HAVANA - Sebastián Miló mal tinha dinheiro suficiente para abastecer o velho ônibus que levava sua equipe técnica ao set de filmagens todos os dias, o que dirá pagar salários aos atores.

Mas Miló, 33, cineasta cubano, tinha uma câmera digital Canon 5D e uma história para contar.

Assim, em uma semana frenética de maio de 2011, ele rodou "Camionero" -um filme de 25 minutos sobre o bullying- numa das elogiadas escolas internas rurais onde milhões de cubanos costumam cursar parte de seus estudos secundários.

Miló faz parte das centenas de diretores de cinema que, armados com a tecnologia digital, estão criando as bases de um cinema independente cubano. Um cinema que está fora do aparato de Estado, que definiu a produção cinematográfica durante boa parte do governo de Fidel Castro e que ainda controla o acesso às salas de cinema na ilha.

Em muitos casos, cubanos estão fazendo longas-metragens, curtas, documentários e trabalhos de animação com pouco mais que amigos e alguns equipamentos de baixo custo. Seus filmes recebem pouco apoio do Instituto Cubano de Arte e Indústria Cinematográfica (Icaic), patrocinado pelo Estado.

Recentemente, Miló recebeu financiamento de US$ 10 mil de uma produtora espanhola, a Idunnu Music and Visual Arts. Ele contou que a equipe técnica e os atores trabalharam praticamente de graça. "Falaram que a mensagem do filme era importante para eles", explicou.

O "boom" global do cinema digital chegou a Cuba ao longo dos últimos dez anos, abrindo para diretores a possibilidade de criar obras que fugiam da supervisão das instituições financiadas com dinheiro público. O cinema independente tornou-se um novo meio de expressão num país em que, apesar das liberdades e das reformas econômicas introduzidas pelo presidente Raul Castro desde 2006, o Estado ainda controla a imprensa nacional, a televisão e o rádio, sendo o acesso à internet muito limitado.

Embora não seja possível estimar quantos filmes independentes já foram feitos, eles dominaram os trabalhos cubanos exibidos no Festival Internacional do Novo Cinema Latino-Americano, em Havana, e alcançaram visibilidade comercial antes inédita no ano passado com "Juan de los Muertos", filme sobre mortos-vivos lançado em vários países.

Por décadas, o Icaic foi uma ferramenta importante do programa do governo para educar os cubanos e para construir uma narrativa nacional dentro do sistema comunista. O instituto produzia dezenas de documentários e longas-metragens todos os anos e fomentou diretores aclamados, incluindo Tomás Gutiérrez Alea (conhecido como Titón), Humberto Solás e Fernando Pérez.

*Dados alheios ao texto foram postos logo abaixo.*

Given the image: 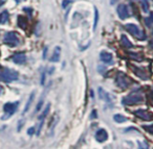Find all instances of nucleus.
<instances>
[{"label":"nucleus","mask_w":153,"mask_h":149,"mask_svg":"<svg viewBox=\"0 0 153 149\" xmlns=\"http://www.w3.org/2000/svg\"><path fill=\"white\" fill-rule=\"evenodd\" d=\"M133 72L136 76L140 78V79H148V75H147L146 71L143 68H138V67H133Z\"/></svg>","instance_id":"nucleus-12"},{"label":"nucleus","mask_w":153,"mask_h":149,"mask_svg":"<svg viewBox=\"0 0 153 149\" xmlns=\"http://www.w3.org/2000/svg\"><path fill=\"white\" fill-rule=\"evenodd\" d=\"M140 5H142V9H143V11H144V13H148L149 12L148 0H140Z\"/></svg>","instance_id":"nucleus-22"},{"label":"nucleus","mask_w":153,"mask_h":149,"mask_svg":"<svg viewBox=\"0 0 153 149\" xmlns=\"http://www.w3.org/2000/svg\"><path fill=\"white\" fill-rule=\"evenodd\" d=\"M43 98H44V97H42V98L39 100L38 104H37V106H36V112H35V113H38V112L41 109V107H42V104H43Z\"/></svg>","instance_id":"nucleus-24"},{"label":"nucleus","mask_w":153,"mask_h":149,"mask_svg":"<svg viewBox=\"0 0 153 149\" xmlns=\"http://www.w3.org/2000/svg\"><path fill=\"white\" fill-rule=\"evenodd\" d=\"M152 34H153V30H152Z\"/></svg>","instance_id":"nucleus-36"},{"label":"nucleus","mask_w":153,"mask_h":149,"mask_svg":"<svg viewBox=\"0 0 153 149\" xmlns=\"http://www.w3.org/2000/svg\"><path fill=\"white\" fill-rule=\"evenodd\" d=\"M134 115L137 118H140V119L145 120V121L153 120V114L147 111V109H136V111H134Z\"/></svg>","instance_id":"nucleus-7"},{"label":"nucleus","mask_w":153,"mask_h":149,"mask_svg":"<svg viewBox=\"0 0 153 149\" xmlns=\"http://www.w3.org/2000/svg\"><path fill=\"white\" fill-rule=\"evenodd\" d=\"M3 2H4V0H0V7L3 4Z\"/></svg>","instance_id":"nucleus-34"},{"label":"nucleus","mask_w":153,"mask_h":149,"mask_svg":"<svg viewBox=\"0 0 153 149\" xmlns=\"http://www.w3.org/2000/svg\"><path fill=\"white\" fill-rule=\"evenodd\" d=\"M115 84L119 88L121 89H127L130 84H132L131 78L128 75H126L124 72H117V77H115Z\"/></svg>","instance_id":"nucleus-4"},{"label":"nucleus","mask_w":153,"mask_h":149,"mask_svg":"<svg viewBox=\"0 0 153 149\" xmlns=\"http://www.w3.org/2000/svg\"><path fill=\"white\" fill-rule=\"evenodd\" d=\"M143 128L145 130H147L148 132H150L151 134H153V124H151V125H144Z\"/></svg>","instance_id":"nucleus-23"},{"label":"nucleus","mask_w":153,"mask_h":149,"mask_svg":"<svg viewBox=\"0 0 153 149\" xmlns=\"http://www.w3.org/2000/svg\"><path fill=\"white\" fill-rule=\"evenodd\" d=\"M70 2H71V0H63V1H62V7L65 9V7H67Z\"/></svg>","instance_id":"nucleus-25"},{"label":"nucleus","mask_w":153,"mask_h":149,"mask_svg":"<svg viewBox=\"0 0 153 149\" xmlns=\"http://www.w3.org/2000/svg\"><path fill=\"white\" fill-rule=\"evenodd\" d=\"M96 140L98 141L99 143H104L105 141L108 140V134H107V131L104 129V128H101V129H99L98 131L96 132Z\"/></svg>","instance_id":"nucleus-10"},{"label":"nucleus","mask_w":153,"mask_h":149,"mask_svg":"<svg viewBox=\"0 0 153 149\" xmlns=\"http://www.w3.org/2000/svg\"><path fill=\"white\" fill-rule=\"evenodd\" d=\"M46 52H47V47H45V48H44V52H43V55H42L43 59H45V57H46Z\"/></svg>","instance_id":"nucleus-30"},{"label":"nucleus","mask_w":153,"mask_h":149,"mask_svg":"<svg viewBox=\"0 0 153 149\" xmlns=\"http://www.w3.org/2000/svg\"><path fill=\"white\" fill-rule=\"evenodd\" d=\"M100 59H101V61L105 64H113V57H112V53H110V52L101 51Z\"/></svg>","instance_id":"nucleus-11"},{"label":"nucleus","mask_w":153,"mask_h":149,"mask_svg":"<svg viewBox=\"0 0 153 149\" xmlns=\"http://www.w3.org/2000/svg\"><path fill=\"white\" fill-rule=\"evenodd\" d=\"M35 131H36V128H35V127H30V128H28V130H27V134H30V136H33V134H35Z\"/></svg>","instance_id":"nucleus-26"},{"label":"nucleus","mask_w":153,"mask_h":149,"mask_svg":"<svg viewBox=\"0 0 153 149\" xmlns=\"http://www.w3.org/2000/svg\"><path fill=\"white\" fill-rule=\"evenodd\" d=\"M150 47H151V49H153V41L150 42Z\"/></svg>","instance_id":"nucleus-33"},{"label":"nucleus","mask_w":153,"mask_h":149,"mask_svg":"<svg viewBox=\"0 0 153 149\" xmlns=\"http://www.w3.org/2000/svg\"><path fill=\"white\" fill-rule=\"evenodd\" d=\"M34 96H35V92H33L32 94H30V98H28V101L27 103L25 104V106H24V109H23V114H25L26 112H28V109H30V105H32L33 103V100H34Z\"/></svg>","instance_id":"nucleus-18"},{"label":"nucleus","mask_w":153,"mask_h":149,"mask_svg":"<svg viewBox=\"0 0 153 149\" xmlns=\"http://www.w3.org/2000/svg\"><path fill=\"white\" fill-rule=\"evenodd\" d=\"M121 43L123 44V46L125 47V48L127 49H130L133 47V45H132V43L129 41V39L127 38V36H125V34H122L121 36Z\"/></svg>","instance_id":"nucleus-15"},{"label":"nucleus","mask_w":153,"mask_h":149,"mask_svg":"<svg viewBox=\"0 0 153 149\" xmlns=\"http://www.w3.org/2000/svg\"><path fill=\"white\" fill-rule=\"evenodd\" d=\"M119 1H120V0H110V4L111 5H114L115 3H117Z\"/></svg>","instance_id":"nucleus-29"},{"label":"nucleus","mask_w":153,"mask_h":149,"mask_svg":"<svg viewBox=\"0 0 153 149\" xmlns=\"http://www.w3.org/2000/svg\"><path fill=\"white\" fill-rule=\"evenodd\" d=\"M3 42H4V44H7V46L16 47L19 44V36H18L17 32H9L4 34Z\"/></svg>","instance_id":"nucleus-5"},{"label":"nucleus","mask_w":153,"mask_h":149,"mask_svg":"<svg viewBox=\"0 0 153 149\" xmlns=\"http://www.w3.org/2000/svg\"><path fill=\"white\" fill-rule=\"evenodd\" d=\"M113 120H114L117 123H124V122L127 121V118L125 116L121 115V114H117V115L113 116Z\"/></svg>","instance_id":"nucleus-19"},{"label":"nucleus","mask_w":153,"mask_h":149,"mask_svg":"<svg viewBox=\"0 0 153 149\" xmlns=\"http://www.w3.org/2000/svg\"><path fill=\"white\" fill-rule=\"evenodd\" d=\"M145 22H146V24H147L148 26H150V25H151V23H152V21L150 20V18H146V19H145Z\"/></svg>","instance_id":"nucleus-28"},{"label":"nucleus","mask_w":153,"mask_h":149,"mask_svg":"<svg viewBox=\"0 0 153 149\" xmlns=\"http://www.w3.org/2000/svg\"><path fill=\"white\" fill-rule=\"evenodd\" d=\"M19 106V101L16 102H7L3 105V112H4L5 116L3 118H9L11 116H13L15 114V112L17 111V107Z\"/></svg>","instance_id":"nucleus-6"},{"label":"nucleus","mask_w":153,"mask_h":149,"mask_svg":"<svg viewBox=\"0 0 153 149\" xmlns=\"http://www.w3.org/2000/svg\"><path fill=\"white\" fill-rule=\"evenodd\" d=\"M17 24H18V26H19L21 29H23V30H25L26 29V18L24 17V16H18V18H17Z\"/></svg>","instance_id":"nucleus-16"},{"label":"nucleus","mask_w":153,"mask_h":149,"mask_svg":"<svg viewBox=\"0 0 153 149\" xmlns=\"http://www.w3.org/2000/svg\"><path fill=\"white\" fill-rule=\"evenodd\" d=\"M12 61L17 65H23L26 62V55L23 52H17L12 57Z\"/></svg>","instance_id":"nucleus-9"},{"label":"nucleus","mask_w":153,"mask_h":149,"mask_svg":"<svg viewBox=\"0 0 153 149\" xmlns=\"http://www.w3.org/2000/svg\"><path fill=\"white\" fill-rule=\"evenodd\" d=\"M143 100H144V97H143V95L140 94V93L133 92L128 95V96L124 97L122 102L125 105H134V104H140V103H142Z\"/></svg>","instance_id":"nucleus-3"},{"label":"nucleus","mask_w":153,"mask_h":149,"mask_svg":"<svg viewBox=\"0 0 153 149\" xmlns=\"http://www.w3.org/2000/svg\"><path fill=\"white\" fill-rule=\"evenodd\" d=\"M16 2H17V3H19V2H20V0H16Z\"/></svg>","instance_id":"nucleus-35"},{"label":"nucleus","mask_w":153,"mask_h":149,"mask_svg":"<svg viewBox=\"0 0 153 149\" xmlns=\"http://www.w3.org/2000/svg\"><path fill=\"white\" fill-rule=\"evenodd\" d=\"M99 95H100V98L103 99V100H105L106 102H111V97L110 95L108 94V93L106 92V91L104 90V89L102 88H99Z\"/></svg>","instance_id":"nucleus-14"},{"label":"nucleus","mask_w":153,"mask_h":149,"mask_svg":"<svg viewBox=\"0 0 153 149\" xmlns=\"http://www.w3.org/2000/svg\"><path fill=\"white\" fill-rule=\"evenodd\" d=\"M125 27H126V29L134 37V38L138 39L140 41H144L147 39L146 34L144 32V30L140 29V26L135 25V24H133V23H127L125 25Z\"/></svg>","instance_id":"nucleus-1"},{"label":"nucleus","mask_w":153,"mask_h":149,"mask_svg":"<svg viewBox=\"0 0 153 149\" xmlns=\"http://www.w3.org/2000/svg\"><path fill=\"white\" fill-rule=\"evenodd\" d=\"M44 82H45V73L43 72L42 75H41V81H40L41 86H43V84H44Z\"/></svg>","instance_id":"nucleus-27"},{"label":"nucleus","mask_w":153,"mask_h":149,"mask_svg":"<svg viewBox=\"0 0 153 149\" xmlns=\"http://www.w3.org/2000/svg\"><path fill=\"white\" fill-rule=\"evenodd\" d=\"M49 109H51V104L48 103V104L46 105V107L44 109V111L42 112V114H41V115L39 116V120H44L45 118H46V116L48 115Z\"/></svg>","instance_id":"nucleus-20"},{"label":"nucleus","mask_w":153,"mask_h":149,"mask_svg":"<svg viewBox=\"0 0 153 149\" xmlns=\"http://www.w3.org/2000/svg\"><path fill=\"white\" fill-rule=\"evenodd\" d=\"M60 55H61V48L59 46H57L53 49V52L51 57V62L53 63H58L60 61Z\"/></svg>","instance_id":"nucleus-13"},{"label":"nucleus","mask_w":153,"mask_h":149,"mask_svg":"<svg viewBox=\"0 0 153 149\" xmlns=\"http://www.w3.org/2000/svg\"><path fill=\"white\" fill-rule=\"evenodd\" d=\"M19 78V74L14 69H4L0 72V81L4 82H13Z\"/></svg>","instance_id":"nucleus-2"},{"label":"nucleus","mask_w":153,"mask_h":149,"mask_svg":"<svg viewBox=\"0 0 153 149\" xmlns=\"http://www.w3.org/2000/svg\"><path fill=\"white\" fill-rule=\"evenodd\" d=\"M117 16H119L121 20L127 19L130 16L129 9H128V7L126 4H119V7H117Z\"/></svg>","instance_id":"nucleus-8"},{"label":"nucleus","mask_w":153,"mask_h":149,"mask_svg":"<svg viewBox=\"0 0 153 149\" xmlns=\"http://www.w3.org/2000/svg\"><path fill=\"white\" fill-rule=\"evenodd\" d=\"M99 18H100V15H99V11L97 7H94V30L97 29V26H98L99 23Z\"/></svg>","instance_id":"nucleus-21"},{"label":"nucleus","mask_w":153,"mask_h":149,"mask_svg":"<svg viewBox=\"0 0 153 149\" xmlns=\"http://www.w3.org/2000/svg\"><path fill=\"white\" fill-rule=\"evenodd\" d=\"M10 19V15L7 11H3L2 13L0 14V24H5L7 23Z\"/></svg>","instance_id":"nucleus-17"},{"label":"nucleus","mask_w":153,"mask_h":149,"mask_svg":"<svg viewBox=\"0 0 153 149\" xmlns=\"http://www.w3.org/2000/svg\"><path fill=\"white\" fill-rule=\"evenodd\" d=\"M2 92H3V89H2V87L0 86V95L2 94Z\"/></svg>","instance_id":"nucleus-32"},{"label":"nucleus","mask_w":153,"mask_h":149,"mask_svg":"<svg viewBox=\"0 0 153 149\" xmlns=\"http://www.w3.org/2000/svg\"><path fill=\"white\" fill-rule=\"evenodd\" d=\"M150 20L153 22V13H151V14H150Z\"/></svg>","instance_id":"nucleus-31"}]
</instances>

Após a queda da União Soviética, a verba do Icaic minguou. Hoje, o instituto depende de fontes no exterior para produzir um punhado de longas-metragens por ano. A explosão do cinema independente vem rendendo uma diversidade de filmes, alguns de gêneros rejeitados pelo sistema oficial, como suspenses e filmes de terror, e outros que traçam retratos duros ou satirizam amargamente o lado mais sombrio da vida na ilha.

"Melaza" (Melado), o filme de estreia de Carlos Lechuga, 29, traz uma história de degradação social numa cidade açucareira cuja usina foi fechada. Ele disse que os filmes independentes estão alimentando um diálogo entre cubanos ansiosos por verem as dificuldades de suas vidas tratadas na tela grande.

Mas os diretores enfrentam problemas para levar seus trabalhos até o público. O Icaic controla as salas de cinema do país, e o acesso à internet ainda é raro, caro e lento demais para permitir o download de filmes.

Karel Ducasse fez 500 cópias de seu documentário de 2007, "Zona de Silêncio", que fala sobre a censura, para vender e distribuir em festivais. "O Estado tem medo da mídia digital", comentou. "Sabe que qualquer coisa pode ser passada de mão em mão na ilha."

Os produtores cubanos estão ansiosos por uma legislação que lhes permita criar produtoras privadas e buscar autorizações para fazer filmes sem a obrigação de passar pelo Icaic.

Até mesmo o fundador do Icaic, Alfredo Guevara, disse acreditar que o Estado irá adaptar-se aos poucos à realidade de um cinema independente, e assim o cinema cubano poderá recuperar o brilho de filmes como "Memórias do Subdesenvolvimento" e "Morangos e Chocolate", de Gutiérrez Alea.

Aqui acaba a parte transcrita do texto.